父から殴られ続け、カケイを産んですぐに死んだ母。

お女郎だった継母からは毎日毎日薪で殴られた。

兄の勧めで所帯を持つも、息子の健一郎が生まれてすぐに亭主は蒸発。

カケイと健一郎、亭主の連れ子だったみのるは置き去りに。

やがて、生活のために必死にミシンを踏み続けるカケイの腹が、だんだん膨らみだす。

そして、ある夜明け。カケイは便所で女の赤ん坊を産み落とす。

その子、みっちゃんと過ごす日々は、しあわせそのものだった。
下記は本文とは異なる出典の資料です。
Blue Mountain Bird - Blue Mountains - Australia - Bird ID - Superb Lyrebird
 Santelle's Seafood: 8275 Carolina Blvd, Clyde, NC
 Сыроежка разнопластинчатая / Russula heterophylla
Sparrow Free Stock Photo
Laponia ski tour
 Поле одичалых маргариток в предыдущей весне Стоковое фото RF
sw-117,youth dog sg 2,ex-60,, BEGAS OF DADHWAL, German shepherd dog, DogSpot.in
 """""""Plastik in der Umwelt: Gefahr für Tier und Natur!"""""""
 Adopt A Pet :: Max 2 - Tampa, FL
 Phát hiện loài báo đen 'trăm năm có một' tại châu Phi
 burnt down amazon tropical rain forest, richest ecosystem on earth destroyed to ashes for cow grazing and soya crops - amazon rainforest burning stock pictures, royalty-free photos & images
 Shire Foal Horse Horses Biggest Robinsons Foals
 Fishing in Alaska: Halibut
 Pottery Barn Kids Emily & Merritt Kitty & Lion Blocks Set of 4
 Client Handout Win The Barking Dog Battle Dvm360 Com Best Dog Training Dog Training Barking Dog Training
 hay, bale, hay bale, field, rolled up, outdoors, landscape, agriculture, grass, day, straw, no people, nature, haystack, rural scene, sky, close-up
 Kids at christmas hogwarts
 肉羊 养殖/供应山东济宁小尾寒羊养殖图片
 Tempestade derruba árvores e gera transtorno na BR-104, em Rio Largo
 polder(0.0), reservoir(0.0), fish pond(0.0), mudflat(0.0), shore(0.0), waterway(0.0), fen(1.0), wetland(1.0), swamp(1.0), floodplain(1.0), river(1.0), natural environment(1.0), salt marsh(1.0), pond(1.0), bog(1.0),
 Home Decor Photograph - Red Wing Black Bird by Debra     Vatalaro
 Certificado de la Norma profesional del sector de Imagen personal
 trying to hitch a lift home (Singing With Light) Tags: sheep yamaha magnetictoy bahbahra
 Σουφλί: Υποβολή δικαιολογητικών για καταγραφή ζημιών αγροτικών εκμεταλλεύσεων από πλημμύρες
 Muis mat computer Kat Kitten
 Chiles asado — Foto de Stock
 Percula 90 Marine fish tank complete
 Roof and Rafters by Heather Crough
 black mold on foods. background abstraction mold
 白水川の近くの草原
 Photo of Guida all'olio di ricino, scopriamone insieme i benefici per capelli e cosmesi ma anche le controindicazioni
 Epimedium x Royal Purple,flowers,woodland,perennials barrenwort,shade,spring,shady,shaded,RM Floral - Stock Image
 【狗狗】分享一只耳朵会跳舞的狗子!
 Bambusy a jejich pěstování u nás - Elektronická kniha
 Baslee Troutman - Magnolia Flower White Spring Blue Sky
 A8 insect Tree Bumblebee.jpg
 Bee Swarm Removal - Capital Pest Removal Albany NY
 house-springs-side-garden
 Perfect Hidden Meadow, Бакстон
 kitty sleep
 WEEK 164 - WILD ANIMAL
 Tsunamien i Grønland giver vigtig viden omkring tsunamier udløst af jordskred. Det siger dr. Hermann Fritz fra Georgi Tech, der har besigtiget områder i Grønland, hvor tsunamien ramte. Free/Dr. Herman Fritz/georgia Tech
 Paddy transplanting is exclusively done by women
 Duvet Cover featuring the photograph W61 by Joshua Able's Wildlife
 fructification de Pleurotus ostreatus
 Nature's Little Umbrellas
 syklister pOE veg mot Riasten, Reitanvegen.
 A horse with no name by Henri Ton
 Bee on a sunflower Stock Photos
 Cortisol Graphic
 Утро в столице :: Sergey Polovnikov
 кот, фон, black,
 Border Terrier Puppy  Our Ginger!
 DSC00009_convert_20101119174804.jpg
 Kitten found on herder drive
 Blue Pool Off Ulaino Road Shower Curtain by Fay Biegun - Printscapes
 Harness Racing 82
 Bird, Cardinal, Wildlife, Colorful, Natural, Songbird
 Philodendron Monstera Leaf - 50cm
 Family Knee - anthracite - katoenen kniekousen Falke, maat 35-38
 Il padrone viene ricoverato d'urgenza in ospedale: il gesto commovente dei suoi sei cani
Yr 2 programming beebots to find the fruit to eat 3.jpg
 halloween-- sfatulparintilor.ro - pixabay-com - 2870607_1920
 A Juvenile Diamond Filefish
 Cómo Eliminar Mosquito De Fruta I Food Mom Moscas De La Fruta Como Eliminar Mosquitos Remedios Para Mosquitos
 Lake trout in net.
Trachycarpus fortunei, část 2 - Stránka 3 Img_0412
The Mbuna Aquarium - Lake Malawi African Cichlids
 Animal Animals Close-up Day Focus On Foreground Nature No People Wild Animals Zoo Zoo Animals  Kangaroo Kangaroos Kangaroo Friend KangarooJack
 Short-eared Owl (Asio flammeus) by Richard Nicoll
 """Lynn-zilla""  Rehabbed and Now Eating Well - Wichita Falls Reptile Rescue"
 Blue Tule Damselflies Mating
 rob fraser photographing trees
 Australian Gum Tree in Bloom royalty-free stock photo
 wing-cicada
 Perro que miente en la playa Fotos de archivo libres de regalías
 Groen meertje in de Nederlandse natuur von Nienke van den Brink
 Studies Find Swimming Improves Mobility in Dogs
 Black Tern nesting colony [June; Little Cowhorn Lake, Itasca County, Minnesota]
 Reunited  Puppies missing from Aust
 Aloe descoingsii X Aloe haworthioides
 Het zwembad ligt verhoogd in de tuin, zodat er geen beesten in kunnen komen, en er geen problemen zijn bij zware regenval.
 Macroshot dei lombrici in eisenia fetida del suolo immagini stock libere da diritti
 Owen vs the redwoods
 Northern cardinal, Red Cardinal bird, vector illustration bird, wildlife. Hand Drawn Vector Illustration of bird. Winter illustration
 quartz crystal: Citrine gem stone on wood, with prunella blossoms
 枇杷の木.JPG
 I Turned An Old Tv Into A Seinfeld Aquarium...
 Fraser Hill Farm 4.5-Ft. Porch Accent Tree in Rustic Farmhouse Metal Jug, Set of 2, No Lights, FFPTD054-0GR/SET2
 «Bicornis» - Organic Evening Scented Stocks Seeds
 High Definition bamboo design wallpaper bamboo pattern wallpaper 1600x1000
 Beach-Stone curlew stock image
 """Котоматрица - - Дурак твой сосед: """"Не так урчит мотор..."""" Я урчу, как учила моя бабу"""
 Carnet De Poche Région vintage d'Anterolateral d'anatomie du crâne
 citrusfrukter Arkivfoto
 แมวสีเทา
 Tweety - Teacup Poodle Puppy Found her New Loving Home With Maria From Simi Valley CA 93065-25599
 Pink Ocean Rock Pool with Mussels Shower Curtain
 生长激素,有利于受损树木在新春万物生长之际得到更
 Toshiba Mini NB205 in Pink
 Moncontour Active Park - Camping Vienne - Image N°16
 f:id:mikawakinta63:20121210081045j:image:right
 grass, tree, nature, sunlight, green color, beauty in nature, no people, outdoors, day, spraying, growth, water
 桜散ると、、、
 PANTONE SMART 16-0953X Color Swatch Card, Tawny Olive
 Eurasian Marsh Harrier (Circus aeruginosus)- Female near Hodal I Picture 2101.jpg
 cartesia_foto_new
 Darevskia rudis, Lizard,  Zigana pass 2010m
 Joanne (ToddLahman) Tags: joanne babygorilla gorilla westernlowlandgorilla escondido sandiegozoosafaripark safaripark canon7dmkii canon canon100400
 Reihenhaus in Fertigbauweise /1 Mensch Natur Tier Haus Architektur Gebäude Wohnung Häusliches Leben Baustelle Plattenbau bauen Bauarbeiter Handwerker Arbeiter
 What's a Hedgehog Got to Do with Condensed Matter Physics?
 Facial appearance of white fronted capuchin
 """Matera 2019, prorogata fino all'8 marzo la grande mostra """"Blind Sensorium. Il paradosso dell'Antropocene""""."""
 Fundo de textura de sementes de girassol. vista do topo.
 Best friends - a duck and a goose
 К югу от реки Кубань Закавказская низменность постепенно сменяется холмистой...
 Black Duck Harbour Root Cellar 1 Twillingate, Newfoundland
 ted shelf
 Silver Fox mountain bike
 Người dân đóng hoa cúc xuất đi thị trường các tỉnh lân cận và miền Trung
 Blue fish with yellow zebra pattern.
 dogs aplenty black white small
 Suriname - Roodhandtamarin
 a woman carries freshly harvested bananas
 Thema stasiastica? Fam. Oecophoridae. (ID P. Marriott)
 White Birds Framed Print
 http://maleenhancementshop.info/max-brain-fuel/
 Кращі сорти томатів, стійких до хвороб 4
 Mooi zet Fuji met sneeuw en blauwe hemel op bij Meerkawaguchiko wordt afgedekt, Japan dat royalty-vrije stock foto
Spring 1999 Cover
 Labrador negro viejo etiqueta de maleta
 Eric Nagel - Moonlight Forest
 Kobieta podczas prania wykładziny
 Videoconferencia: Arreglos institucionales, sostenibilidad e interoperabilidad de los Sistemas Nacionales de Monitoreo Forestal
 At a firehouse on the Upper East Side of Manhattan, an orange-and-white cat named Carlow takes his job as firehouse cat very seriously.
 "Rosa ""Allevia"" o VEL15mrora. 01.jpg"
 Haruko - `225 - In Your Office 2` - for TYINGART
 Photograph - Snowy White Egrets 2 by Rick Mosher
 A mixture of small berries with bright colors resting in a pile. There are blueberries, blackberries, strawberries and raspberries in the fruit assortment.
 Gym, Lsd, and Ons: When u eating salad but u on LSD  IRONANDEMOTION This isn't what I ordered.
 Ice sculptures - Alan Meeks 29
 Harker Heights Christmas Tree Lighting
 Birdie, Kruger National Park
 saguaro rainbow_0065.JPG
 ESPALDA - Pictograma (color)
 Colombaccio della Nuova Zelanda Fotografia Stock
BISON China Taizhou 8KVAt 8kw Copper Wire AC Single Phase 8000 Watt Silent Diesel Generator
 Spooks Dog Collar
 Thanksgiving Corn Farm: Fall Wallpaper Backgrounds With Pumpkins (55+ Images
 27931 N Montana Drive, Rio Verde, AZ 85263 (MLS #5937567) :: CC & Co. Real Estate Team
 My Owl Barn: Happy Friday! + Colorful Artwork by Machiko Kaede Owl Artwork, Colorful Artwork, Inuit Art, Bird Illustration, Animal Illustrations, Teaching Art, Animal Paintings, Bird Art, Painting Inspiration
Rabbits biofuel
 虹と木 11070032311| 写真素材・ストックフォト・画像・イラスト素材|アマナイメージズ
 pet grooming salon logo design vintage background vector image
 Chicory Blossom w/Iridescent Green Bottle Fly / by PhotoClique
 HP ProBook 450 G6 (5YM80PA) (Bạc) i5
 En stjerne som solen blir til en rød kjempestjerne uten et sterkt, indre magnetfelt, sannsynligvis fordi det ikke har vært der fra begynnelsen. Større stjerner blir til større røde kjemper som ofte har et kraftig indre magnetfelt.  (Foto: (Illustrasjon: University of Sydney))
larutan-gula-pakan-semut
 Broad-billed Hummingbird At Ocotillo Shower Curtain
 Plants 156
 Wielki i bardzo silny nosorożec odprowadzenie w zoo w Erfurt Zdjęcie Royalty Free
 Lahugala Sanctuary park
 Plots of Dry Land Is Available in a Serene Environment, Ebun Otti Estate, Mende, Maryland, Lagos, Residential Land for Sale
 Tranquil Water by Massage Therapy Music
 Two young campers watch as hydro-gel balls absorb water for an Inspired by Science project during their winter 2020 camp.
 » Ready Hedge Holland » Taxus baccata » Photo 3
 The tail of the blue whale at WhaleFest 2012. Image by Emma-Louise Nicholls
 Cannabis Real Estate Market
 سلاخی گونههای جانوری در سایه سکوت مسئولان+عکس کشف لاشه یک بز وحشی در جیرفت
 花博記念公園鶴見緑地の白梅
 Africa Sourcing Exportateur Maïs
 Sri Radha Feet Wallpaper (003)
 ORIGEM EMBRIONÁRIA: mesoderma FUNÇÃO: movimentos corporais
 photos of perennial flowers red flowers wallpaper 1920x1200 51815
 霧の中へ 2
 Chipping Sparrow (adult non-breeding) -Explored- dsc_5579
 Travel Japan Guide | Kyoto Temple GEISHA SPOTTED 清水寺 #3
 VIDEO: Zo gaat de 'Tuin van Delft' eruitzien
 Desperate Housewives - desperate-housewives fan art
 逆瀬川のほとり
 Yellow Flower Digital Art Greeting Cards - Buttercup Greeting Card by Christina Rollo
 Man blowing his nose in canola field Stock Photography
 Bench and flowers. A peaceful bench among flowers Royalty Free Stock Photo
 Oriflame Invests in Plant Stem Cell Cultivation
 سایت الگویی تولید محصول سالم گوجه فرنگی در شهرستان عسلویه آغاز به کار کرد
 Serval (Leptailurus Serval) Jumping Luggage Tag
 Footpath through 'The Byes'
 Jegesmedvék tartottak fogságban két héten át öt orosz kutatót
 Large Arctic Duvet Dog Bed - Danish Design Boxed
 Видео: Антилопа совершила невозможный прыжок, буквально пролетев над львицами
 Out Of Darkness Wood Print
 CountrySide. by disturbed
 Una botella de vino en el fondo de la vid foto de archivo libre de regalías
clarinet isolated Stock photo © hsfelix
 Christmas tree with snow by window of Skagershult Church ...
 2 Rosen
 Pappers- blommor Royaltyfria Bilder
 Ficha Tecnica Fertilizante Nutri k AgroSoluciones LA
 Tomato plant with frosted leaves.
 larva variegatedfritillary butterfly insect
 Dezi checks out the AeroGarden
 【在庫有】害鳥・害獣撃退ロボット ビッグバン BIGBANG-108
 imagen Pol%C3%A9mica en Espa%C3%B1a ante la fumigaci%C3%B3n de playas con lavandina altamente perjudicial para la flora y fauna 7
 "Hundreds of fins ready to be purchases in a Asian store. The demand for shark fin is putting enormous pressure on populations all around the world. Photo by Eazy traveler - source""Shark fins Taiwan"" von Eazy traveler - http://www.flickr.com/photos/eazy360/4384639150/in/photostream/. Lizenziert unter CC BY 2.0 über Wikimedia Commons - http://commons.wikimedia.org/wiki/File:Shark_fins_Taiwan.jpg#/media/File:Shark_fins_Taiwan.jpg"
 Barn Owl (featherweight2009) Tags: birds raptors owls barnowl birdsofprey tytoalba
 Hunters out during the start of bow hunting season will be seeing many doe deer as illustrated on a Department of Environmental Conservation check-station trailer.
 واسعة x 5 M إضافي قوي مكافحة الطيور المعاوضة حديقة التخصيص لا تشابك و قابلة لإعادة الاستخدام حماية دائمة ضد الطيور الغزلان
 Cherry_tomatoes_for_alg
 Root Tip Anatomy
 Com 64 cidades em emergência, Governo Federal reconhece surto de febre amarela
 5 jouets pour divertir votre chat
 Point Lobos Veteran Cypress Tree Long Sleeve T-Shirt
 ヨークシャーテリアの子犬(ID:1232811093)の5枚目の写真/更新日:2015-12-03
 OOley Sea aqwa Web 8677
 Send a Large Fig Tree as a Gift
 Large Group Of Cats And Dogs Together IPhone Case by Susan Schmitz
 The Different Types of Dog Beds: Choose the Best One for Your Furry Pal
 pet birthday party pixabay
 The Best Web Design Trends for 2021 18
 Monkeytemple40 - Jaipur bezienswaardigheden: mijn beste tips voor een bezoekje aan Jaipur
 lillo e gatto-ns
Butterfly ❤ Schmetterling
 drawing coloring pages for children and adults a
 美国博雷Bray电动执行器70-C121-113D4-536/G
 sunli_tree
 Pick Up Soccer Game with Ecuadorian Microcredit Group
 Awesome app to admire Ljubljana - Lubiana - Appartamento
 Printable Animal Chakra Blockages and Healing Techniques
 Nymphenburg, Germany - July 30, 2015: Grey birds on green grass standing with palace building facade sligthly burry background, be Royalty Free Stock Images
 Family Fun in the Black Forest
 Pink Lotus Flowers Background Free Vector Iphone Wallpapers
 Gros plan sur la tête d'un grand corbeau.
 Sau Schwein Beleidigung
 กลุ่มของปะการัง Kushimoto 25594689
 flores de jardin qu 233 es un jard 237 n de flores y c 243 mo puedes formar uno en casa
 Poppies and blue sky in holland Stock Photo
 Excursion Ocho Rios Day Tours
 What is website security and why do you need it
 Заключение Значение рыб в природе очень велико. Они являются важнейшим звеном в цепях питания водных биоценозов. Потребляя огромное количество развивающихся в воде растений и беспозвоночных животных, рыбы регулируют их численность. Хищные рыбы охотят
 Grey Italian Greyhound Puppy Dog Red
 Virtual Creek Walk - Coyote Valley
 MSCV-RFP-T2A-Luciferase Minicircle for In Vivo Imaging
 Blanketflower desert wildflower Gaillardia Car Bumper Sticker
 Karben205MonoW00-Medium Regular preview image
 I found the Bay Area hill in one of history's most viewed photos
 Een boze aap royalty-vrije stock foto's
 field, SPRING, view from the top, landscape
それなのに――。

暴力と愛情、幸福と絶望、諦念と悔悟……絡まりあう記憶の中から語られる、凄絶な「女の一生」。

【第45回すばる文学賞受賞作】

【選考委員絶賛!】

小説の魅力は「かたり」にあると、あらためて感得させられる傑作だ。――奥泉光氏

この物語が世に出る瞬間に立ち会えたことに、心から感謝している。――金原ひとみ氏

ただ素晴らしいものを読ませてもらったとだけ言いたい傑作である。――川上未映子氏
(選評より)

【絶賛の声続々!】
「言葉にならない」が言葉になっていた。掴んだ心を引き伸ばして固結びされたみたい。今もまだ、ずっとほどけない。――尾崎世界観氏(ミュージシャン)

いまだに「カケイさん」の余韻が、胸の奥をふわふわと漂っています。生きることの全てが凝縮されている、とてもいい物語でした。――小川糸氏(作家)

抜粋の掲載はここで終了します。